Stranger Things 3: gli anni ’80 tra horror e nostalgia
Il punto di forza di questa serie tv, fin dai suoi esordi, è stata l’atmosfera nostalgica e misteriosa che circonda Hawkins e i suoi abitanti. Il telefilm anni ’80 basa tutto ma proprio tutto su quell’atmosfera con le citazioni cinematografiche, le ambientazioni perfette, i costumi impeccabili, e qui fa un salto di qualità: Stranger Things 3 è su un altro livello dal punto di vista della regia, delle scenografie, dell’editing, perfino della recitazione di attori prodigio che erano bambini e oggi sono (nella realtà tanto quanto nella finzione narrativa) degli adolescenti.

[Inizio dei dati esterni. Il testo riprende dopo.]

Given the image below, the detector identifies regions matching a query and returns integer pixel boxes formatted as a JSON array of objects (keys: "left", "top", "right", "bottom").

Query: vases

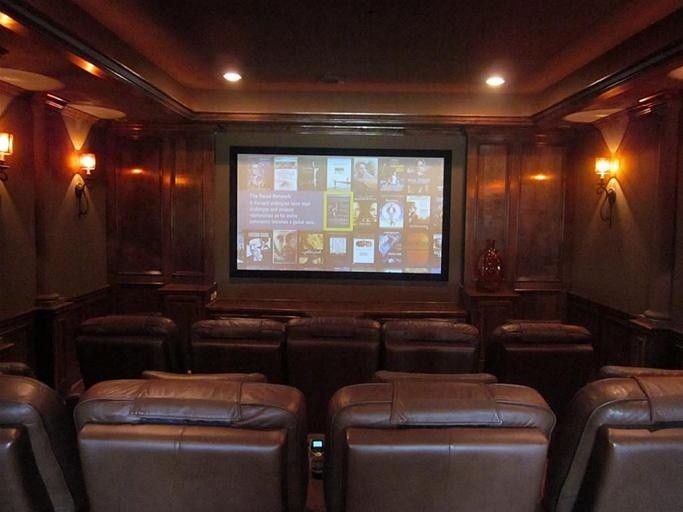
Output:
[{"left": 479, "top": 239, "right": 504, "bottom": 292}]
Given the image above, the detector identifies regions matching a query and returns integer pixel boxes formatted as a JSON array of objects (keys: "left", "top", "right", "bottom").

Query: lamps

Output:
[
  {"left": 594, "top": 157, "right": 615, "bottom": 230},
  {"left": 75, "top": 153, "right": 96, "bottom": 215},
  {"left": 0, "top": 131, "right": 14, "bottom": 182}
]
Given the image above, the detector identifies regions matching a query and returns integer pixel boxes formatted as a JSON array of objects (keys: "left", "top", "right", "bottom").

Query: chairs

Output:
[{"left": 0, "top": 315, "right": 683, "bottom": 512}]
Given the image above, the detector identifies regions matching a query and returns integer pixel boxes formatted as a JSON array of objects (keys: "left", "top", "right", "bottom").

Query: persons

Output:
[
  {"left": 366, "top": 200, "right": 376, "bottom": 226},
  {"left": 385, "top": 202, "right": 398, "bottom": 224},
  {"left": 242, "top": 234, "right": 271, "bottom": 264},
  {"left": 354, "top": 162, "right": 374, "bottom": 195},
  {"left": 271, "top": 230, "right": 298, "bottom": 265},
  {"left": 406, "top": 201, "right": 421, "bottom": 224},
  {"left": 352, "top": 201, "right": 362, "bottom": 228}
]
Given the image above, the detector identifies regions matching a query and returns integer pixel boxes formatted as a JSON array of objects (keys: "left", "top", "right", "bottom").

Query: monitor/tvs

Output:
[{"left": 228, "top": 145, "right": 452, "bottom": 282}]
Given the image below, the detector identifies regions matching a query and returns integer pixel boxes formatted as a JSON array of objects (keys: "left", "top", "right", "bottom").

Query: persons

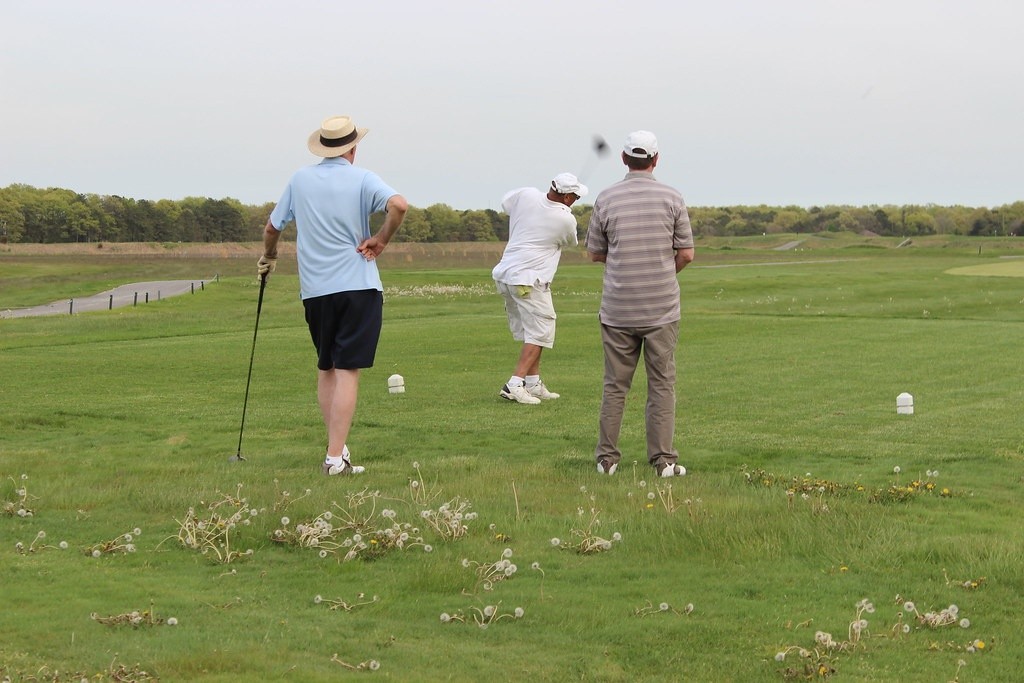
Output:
[
  {"left": 257, "top": 115, "right": 408, "bottom": 474},
  {"left": 492, "top": 173, "right": 588, "bottom": 405},
  {"left": 584, "top": 132, "right": 696, "bottom": 477}
]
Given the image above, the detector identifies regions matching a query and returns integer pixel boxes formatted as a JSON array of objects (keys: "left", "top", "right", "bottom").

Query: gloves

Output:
[{"left": 257, "top": 255, "right": 277, "bottom": 289}]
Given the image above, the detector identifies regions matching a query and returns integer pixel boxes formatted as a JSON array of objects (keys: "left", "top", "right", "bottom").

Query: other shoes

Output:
[
  {"left": 655, "top": 463, "right": 687, "bottom": 479},
  {"left": 596, "top": 459, "right": 618, "bottom": 476}
]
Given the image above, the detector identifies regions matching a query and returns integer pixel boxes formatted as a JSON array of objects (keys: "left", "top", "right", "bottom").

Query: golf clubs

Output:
[{"left": 227, "top": 263, "right": 269, "bottom": 464}]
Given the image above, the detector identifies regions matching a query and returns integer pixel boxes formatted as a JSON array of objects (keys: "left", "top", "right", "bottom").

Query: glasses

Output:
[{"left": 561, "top": 193, "right": 580, "bottom": 200}]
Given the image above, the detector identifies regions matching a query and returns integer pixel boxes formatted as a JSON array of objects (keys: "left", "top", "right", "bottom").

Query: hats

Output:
[
  {"left": 623, "top": 130, "right": 658, "bottom": 158},
  {"left": 308, "top": 114, "right": 369, "bottom": 158},
  {"left": 551, "top": 173, "right": 588, "bottom": 197}
]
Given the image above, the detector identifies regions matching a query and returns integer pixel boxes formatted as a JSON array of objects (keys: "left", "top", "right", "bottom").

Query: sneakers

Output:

Ma è soprattutto il mix, in equilibrio perfetto, tra horror (horror vero stavolta: lontanissimi sembrano i tempi di un Demogorgone che appariva solo al buio per camuffare la CGI un po’ barbina della prima stagione) e commedia romantico-adolescenziale. I bambini di Hawkins sono cresciuti, e con loro le dinamiche della serie tv Netflix ormai cult.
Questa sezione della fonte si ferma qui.